Herman has made a career out of bringing art to others and will be bringing the lessons she’s learned back to College Hill with her commencement address.
“The world needs changing,” Herman said. “We need [students’] power, their talent. We need them to step up and be brave and thoughtful and kind. My feeling is if you follow those, you’re not going to go wrong.”
Herman’s post-Lafayette journey began with her earning a law degree from George Washington University. After working in private practice for five years, she felt a tug back into the world of art. She began working as an attorney for an art museum before going back to school for an advanced degree in art history.
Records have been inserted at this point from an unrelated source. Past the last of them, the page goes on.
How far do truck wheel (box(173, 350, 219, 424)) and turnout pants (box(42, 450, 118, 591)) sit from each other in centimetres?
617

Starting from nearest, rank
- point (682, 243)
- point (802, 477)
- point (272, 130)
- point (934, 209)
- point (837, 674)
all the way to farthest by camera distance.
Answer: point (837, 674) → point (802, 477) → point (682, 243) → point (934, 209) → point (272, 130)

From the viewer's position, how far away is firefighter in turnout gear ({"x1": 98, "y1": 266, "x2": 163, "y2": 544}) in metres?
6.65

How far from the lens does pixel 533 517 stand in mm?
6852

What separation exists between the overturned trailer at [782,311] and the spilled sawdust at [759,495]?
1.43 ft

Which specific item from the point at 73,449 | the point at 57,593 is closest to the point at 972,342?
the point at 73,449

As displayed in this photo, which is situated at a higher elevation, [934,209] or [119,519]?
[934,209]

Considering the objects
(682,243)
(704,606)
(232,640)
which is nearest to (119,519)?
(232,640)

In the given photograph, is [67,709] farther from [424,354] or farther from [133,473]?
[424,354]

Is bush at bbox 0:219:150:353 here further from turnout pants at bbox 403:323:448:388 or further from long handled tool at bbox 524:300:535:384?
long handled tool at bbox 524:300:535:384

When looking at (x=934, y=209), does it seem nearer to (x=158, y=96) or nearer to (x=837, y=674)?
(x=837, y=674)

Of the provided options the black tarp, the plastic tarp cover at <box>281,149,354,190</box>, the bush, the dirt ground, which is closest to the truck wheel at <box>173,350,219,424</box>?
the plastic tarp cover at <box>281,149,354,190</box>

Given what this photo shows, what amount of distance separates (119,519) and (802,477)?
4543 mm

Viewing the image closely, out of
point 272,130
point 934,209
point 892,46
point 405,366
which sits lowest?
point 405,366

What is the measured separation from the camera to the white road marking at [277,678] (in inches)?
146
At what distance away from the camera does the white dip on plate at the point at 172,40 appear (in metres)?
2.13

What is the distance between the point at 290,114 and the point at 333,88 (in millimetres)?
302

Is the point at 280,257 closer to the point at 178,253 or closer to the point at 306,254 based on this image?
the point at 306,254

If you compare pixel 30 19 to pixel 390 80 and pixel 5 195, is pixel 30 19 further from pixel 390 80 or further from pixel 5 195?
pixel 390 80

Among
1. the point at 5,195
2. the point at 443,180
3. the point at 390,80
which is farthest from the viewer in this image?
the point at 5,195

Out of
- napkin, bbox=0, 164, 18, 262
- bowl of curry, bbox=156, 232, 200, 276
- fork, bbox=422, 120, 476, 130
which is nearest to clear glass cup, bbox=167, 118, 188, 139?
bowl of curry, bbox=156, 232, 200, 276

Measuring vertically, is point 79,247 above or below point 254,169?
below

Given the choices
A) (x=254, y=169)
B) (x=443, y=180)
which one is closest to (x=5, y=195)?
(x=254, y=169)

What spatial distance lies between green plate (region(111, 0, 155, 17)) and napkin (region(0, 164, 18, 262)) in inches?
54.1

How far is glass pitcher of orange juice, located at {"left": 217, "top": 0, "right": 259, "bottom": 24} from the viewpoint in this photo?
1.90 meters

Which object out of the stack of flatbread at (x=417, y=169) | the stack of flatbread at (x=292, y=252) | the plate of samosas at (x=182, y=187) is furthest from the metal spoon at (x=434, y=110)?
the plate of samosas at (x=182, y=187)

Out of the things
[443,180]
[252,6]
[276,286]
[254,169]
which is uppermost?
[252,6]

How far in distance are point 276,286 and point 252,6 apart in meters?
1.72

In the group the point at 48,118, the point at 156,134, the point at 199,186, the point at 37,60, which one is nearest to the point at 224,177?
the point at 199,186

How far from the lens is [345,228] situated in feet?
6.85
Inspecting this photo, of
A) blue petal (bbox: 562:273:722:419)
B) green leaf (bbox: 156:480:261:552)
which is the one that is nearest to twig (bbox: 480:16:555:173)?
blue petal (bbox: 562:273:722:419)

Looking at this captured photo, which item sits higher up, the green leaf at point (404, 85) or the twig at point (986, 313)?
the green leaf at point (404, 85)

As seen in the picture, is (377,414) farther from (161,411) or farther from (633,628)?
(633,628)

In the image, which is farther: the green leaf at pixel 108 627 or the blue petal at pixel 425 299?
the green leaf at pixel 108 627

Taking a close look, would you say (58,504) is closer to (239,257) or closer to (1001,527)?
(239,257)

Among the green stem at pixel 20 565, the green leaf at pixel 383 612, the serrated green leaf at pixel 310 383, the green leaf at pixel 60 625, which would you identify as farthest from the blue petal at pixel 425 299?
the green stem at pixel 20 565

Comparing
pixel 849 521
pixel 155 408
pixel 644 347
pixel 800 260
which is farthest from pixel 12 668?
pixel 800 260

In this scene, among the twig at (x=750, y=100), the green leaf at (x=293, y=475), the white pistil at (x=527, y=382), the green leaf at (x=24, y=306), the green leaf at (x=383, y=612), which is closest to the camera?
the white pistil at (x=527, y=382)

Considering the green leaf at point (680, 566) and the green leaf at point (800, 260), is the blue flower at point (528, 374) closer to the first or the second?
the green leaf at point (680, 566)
She then became head of education at the Frick Collection, a New York City art museum. It was while at the Frick Collection that Herman developed her Art of Perception seminar series.
“It was just a perfect marriage of my love for art history and my experience as a lawyer, and I’ve been doing this for twenty-one years now,” Herman said. “When I left the Frick Collection, I took the program global and now I train governments, and I’ve trained FBI agents, nuns, NATO officers and Navy SEALs, all how to look at works of art to enhance their observational skills.”
Her training sessions have a three-hour runtime and ask participants to reconsider the way that they look at what is in front of them. For example, Herman trained New York Police Department homicide detectives — who are tasked with seeing minute details as part of their jobs — to “use art as a vehicle to rethink how they do their jobs.”
“It’s refining two things: their ability to communicate effectively and … their sense of critical inquiry,” Herman explained. “The liberal arts education sharpened my mind and helped me to formulate the kinds of questions I needed to do the work that I needed to do, and that is what I’m doing with the Art of Perception. I’m teaching people around the world across disciplines how to ask better questions.”
Herman has authored three books on the subject addressed in her seminars: “Visual Intelligence” in 2015, “Fixed” in 2021 and “smART” in 2022.
“Amy has a really interesting academic history and also professional history,” Chaplain Alex Hendrickson, who serves on the Presidential Commission for Commencements, said. “In some ways, I think she’s the perfect liberal arts [embodiment].”
Hendrickson experienced one of Herman’s sessions when she trained Lafayette’s student life office a few years ago.
“I really felt like I learned more about myself and I learned more about my colleagues,” Hendrickson said. “It was so unique using art to reflect in that way.”
College President Nicole Hurd has been an advocate for the commencement address to be delivered by alumni.
“For commencement in particular, we’ve been trying to find people who not only bring a name and a splash but also bring a real connection to our students that day and make it a little bit more personal because they’ve sat in the same seat,” Hurd said.
Herman is now the third consecutive alum to deliver the commencement address, following Beth Mowins ’89 and Chip Bergh ’79.
“We want everyone in the audience to feel like they’re reflected on the stage and like they have common ground with the speaker,” Olivia Puzio ‘25, the Student Government president who serves as a member of the commission, explained.
For Herman, the opportunity to speak at commencement represents a full-circle moment in her life.
“Going home to this kind of honor is almost something I can’t wrap my head around,” Herman said. “[Students] may be leaving that day, but this is always going to be home — these people, these buildings, this education. It’s been thirty-five years for me and I’m so excited to make that climb back up the hill.”